James Gagne, CEO of Seko Logistics, has seen a “really serious uptick” in a trend that shows companies abandoning their efforts to manage the fulfilment component of their supply chain in-house.
They are looking for help to make their inventory more fungible across wholesale, retail and direct-to-consumer channels to make it more agnostic, he reported.
The trend has been building up over the past four to six months, particularly in North America, he noted.
Mr Gagne views this development as a lasting, structural shift, pointing to the mid-term outlook for industrial real estate prices for logistics infrastructure and the mid-term needs and cycles that these companies go through.
“There is a systemic, structural shift I see in outsourcing more of a customer’s-end consumer experience through fulfilment in the supply chain that is here to stay,” he said
The recent decision by Shopify to align itself with Flexport for its fulfilment appears to reflect this trend. The e-commerce enabler had struggled to build up in-house fulfilment capabilities over the past couple of years despite a string of acquisitions, including the Deliverr platform bought for $2.1bn, and a range of software solutions as well as dozens of warehouses and sorting centres. Evidently the results of this endeavour fell short of management’s objectives, so it decided to stop tinkering and just hand over the whole fulfilment component to Flexport.
The pair have been working together since last year. The first tangible result of this has been an app introduced in February that allows merchants using Shopify to book and track inbound ocean shipments, as well as to obtain customs clearance, insurance and financing services.

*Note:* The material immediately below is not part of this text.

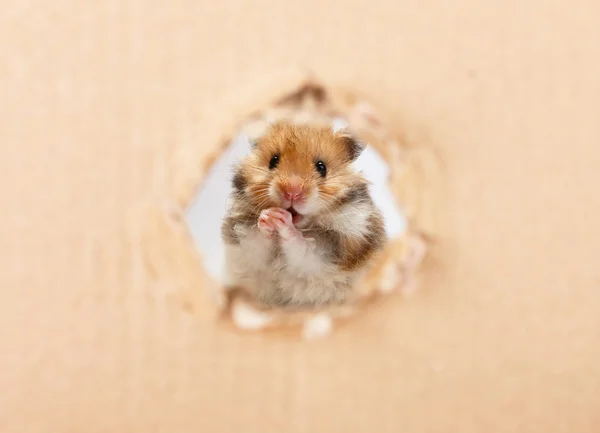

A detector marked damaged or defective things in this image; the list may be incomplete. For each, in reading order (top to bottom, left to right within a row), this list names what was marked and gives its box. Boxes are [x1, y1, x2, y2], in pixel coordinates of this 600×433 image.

ragged cardboard edge [136, 79, 438, 340]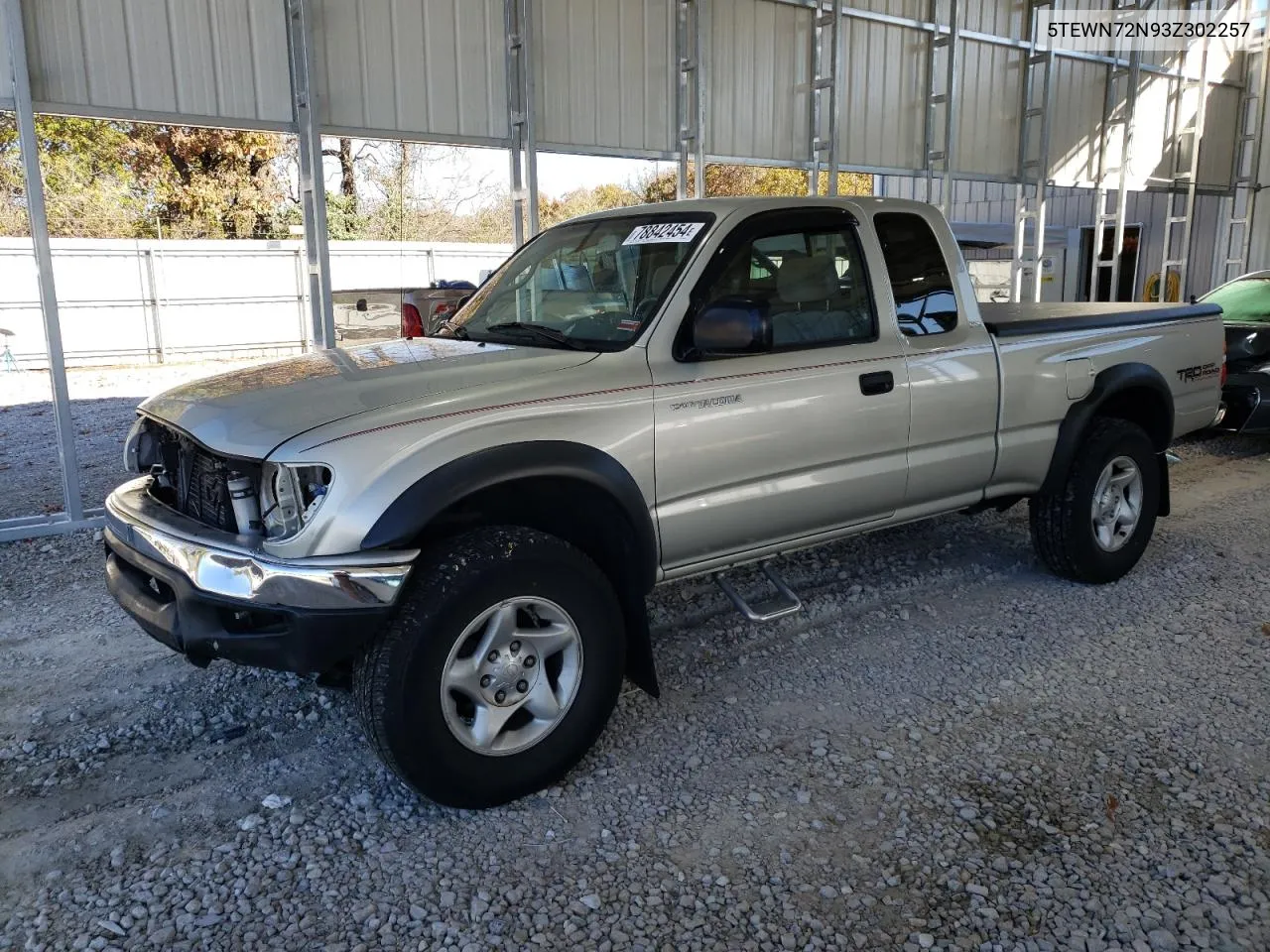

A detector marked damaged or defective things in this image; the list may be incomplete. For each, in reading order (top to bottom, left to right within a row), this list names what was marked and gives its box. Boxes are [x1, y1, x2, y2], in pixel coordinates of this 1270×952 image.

Faced with slowing sales momentum and thin margins, online sellers have been looking to trim costs. Fulfilment costs have become an increasing burden, and the impact was seriously exacerbated by overly optimistic projections of rapid growth in online shopping that led to excessive recruitment, especially for warehouse personnel. Adjusting their setups, Walmart, Amazon and others have laid off thousands of employees, and the cull is not over yet. According to one report, Walmart was looking to eliminate more than 2,300 warehouse jobs last month.
Industry experts confirm that logistics costs have been a massive headache for merchants. They were already an issue before inflation took off, given broad expectation of free shipping. With inflation factored in, they are widely described as unsustainable.
One US start-up skincare brand that recently outsourced its fulfilment found that the move saved it $2 per order. At the same time, this reduced average delivery time from five days or more to under three, the company reported.
The need to offer different fulfilment speed options – augmented by the need to charge consumers for faster deliveries – is stretching the logistics management capabilities of merchants and their systems. Rather than invest in more sophisticated systems or upgrades, some merchants prefer to farm out the entire fulfilment element and concentrate on the core aspects of their business.
The trend is likely to continue, some observers believe.
According to a study released last September by India-based market research firm Straits Research, the e-commerce fulfilment services market was valued at $85.32bn last year and is projected to reach $207.87bn by 2030, growing at a CAGR of 10.4%.